Troubleshooting the "Unable to decode" (IdP 3.3)

O'Dowd, Josh Josh.O'Dowd at mso.umt.edu
Wed Aug 30 17:57:57 EDT 2017


Thanks Scott,


> I think it's pretty likely that something out there is accessing a URL on this server that's perhaps improperly being stuck behind the SP and is triggering a redirect that the "something" is handling badly and corrupting before following it to the IdP and then it plays a corrupt request. I don't think there's much beyond that that's knowable, but perhaps getting the user agent from a log entry would be interesting.

Well this leads me back to the other really "odd" component in this issue, that the ${idp.remote_addr} is coming in from a subnet (173.252.95.x) that is registered to Facebook, though the "issuer" in the SAMLRequest is definitely one of our local SPs.  I am still trying to get some clarity on why that is, from our sysadmin group, but I am getting crickets instead.  I no longer suspect Facebook is involved, here but all the requests coming in from our other local SPs are from our internal IP ranges.

> Well, that rules out "all requests from it fail" or you'd probably know about it

That's just it, we aren't getting any service complaints, just a bunch of errors on the IdP, and YES, ALL of the requests are coming from those external odd IP addresses.  I confirmed that our idp-audit logs show no attribute releases to those IPs.

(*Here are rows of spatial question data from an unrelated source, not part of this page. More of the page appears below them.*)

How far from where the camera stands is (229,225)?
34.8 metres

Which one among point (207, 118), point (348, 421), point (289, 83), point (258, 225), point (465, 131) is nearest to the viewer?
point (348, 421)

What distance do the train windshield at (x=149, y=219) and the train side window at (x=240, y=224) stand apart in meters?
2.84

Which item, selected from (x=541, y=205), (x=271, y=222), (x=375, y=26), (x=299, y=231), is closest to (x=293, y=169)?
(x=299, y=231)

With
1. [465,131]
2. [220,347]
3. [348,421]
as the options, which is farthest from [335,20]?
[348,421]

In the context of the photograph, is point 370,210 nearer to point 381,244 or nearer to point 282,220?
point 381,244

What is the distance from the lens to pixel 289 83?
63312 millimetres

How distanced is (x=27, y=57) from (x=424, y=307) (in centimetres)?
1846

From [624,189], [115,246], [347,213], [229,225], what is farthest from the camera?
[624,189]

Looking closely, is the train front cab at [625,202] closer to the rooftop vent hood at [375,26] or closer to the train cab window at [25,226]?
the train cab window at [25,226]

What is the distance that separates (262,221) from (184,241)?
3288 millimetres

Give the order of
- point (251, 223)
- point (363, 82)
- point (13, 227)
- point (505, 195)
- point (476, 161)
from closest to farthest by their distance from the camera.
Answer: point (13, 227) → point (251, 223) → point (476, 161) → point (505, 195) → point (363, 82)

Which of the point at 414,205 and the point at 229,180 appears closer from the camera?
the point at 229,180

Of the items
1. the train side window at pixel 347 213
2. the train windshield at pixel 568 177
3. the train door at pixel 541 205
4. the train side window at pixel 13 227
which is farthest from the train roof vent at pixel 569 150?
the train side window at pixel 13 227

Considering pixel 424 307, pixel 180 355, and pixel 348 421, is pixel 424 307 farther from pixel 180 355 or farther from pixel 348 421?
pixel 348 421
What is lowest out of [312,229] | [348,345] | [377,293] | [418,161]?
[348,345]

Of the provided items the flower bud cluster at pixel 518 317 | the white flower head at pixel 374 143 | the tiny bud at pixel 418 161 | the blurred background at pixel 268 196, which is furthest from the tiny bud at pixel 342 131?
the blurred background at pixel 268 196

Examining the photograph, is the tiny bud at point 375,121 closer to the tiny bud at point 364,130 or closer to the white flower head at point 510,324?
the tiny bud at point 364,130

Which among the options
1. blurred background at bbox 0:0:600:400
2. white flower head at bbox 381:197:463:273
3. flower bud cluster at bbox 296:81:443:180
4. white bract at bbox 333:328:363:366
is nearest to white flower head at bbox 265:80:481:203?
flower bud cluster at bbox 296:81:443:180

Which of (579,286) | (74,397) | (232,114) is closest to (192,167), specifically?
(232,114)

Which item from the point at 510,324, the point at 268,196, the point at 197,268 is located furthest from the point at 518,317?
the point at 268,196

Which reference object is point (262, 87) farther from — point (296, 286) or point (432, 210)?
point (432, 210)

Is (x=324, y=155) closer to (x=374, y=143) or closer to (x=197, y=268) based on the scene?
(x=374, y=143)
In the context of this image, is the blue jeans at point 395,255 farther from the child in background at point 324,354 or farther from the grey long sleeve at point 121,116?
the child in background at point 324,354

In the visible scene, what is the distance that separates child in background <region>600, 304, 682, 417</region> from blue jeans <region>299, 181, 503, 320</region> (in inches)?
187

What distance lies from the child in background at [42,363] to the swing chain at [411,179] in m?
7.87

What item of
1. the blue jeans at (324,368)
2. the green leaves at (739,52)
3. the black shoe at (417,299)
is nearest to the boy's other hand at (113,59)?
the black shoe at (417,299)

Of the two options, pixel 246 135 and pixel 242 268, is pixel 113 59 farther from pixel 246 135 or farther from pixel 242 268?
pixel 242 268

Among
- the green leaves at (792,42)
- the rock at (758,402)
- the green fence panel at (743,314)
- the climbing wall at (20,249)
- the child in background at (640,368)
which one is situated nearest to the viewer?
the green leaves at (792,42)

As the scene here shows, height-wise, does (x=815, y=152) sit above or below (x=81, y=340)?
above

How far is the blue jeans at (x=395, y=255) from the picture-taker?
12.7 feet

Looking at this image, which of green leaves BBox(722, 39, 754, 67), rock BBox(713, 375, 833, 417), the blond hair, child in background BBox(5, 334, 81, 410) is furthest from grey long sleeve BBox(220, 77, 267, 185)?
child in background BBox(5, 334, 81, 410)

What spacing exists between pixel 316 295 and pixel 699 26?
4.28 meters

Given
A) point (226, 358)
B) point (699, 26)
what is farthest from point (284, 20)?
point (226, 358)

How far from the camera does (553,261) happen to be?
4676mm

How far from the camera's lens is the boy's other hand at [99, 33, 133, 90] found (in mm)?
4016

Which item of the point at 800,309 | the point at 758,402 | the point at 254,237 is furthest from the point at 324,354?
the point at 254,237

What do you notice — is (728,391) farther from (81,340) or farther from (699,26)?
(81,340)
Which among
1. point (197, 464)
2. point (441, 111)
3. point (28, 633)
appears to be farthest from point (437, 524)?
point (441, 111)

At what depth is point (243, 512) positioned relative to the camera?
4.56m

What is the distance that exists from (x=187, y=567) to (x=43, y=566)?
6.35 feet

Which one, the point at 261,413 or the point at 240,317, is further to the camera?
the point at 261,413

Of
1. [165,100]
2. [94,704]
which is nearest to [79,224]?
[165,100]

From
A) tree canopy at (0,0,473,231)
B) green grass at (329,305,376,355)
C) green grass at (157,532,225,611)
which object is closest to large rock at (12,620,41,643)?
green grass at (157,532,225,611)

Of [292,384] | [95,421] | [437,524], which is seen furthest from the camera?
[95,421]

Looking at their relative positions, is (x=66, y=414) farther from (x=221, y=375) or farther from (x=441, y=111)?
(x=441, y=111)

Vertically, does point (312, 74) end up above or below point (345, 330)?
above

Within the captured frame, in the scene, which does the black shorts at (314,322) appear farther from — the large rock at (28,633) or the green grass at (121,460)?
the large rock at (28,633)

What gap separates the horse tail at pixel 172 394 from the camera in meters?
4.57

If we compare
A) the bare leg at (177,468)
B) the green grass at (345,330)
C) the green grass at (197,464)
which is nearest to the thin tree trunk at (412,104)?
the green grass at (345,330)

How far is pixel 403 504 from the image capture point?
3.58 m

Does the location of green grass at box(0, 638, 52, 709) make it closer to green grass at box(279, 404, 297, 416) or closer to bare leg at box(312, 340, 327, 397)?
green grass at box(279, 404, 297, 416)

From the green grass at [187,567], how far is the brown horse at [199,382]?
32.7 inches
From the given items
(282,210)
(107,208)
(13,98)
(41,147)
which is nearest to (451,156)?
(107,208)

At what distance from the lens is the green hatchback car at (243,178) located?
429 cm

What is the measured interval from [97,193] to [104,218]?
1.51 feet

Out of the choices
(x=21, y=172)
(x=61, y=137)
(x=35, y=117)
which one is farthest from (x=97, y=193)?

> Being that it's local I suppose you can get them to stop signing since there's no reason to be.

The local SP admins for these particular services are in the process of replacing the SP servers in the coming months, and they are removing Apache/Shibd and switching authn to CAS protocol requests from the  webapps(not worth explaining here), so much of this will be moot in the near future.  I am still happy to see if they will stop signing SAML requests.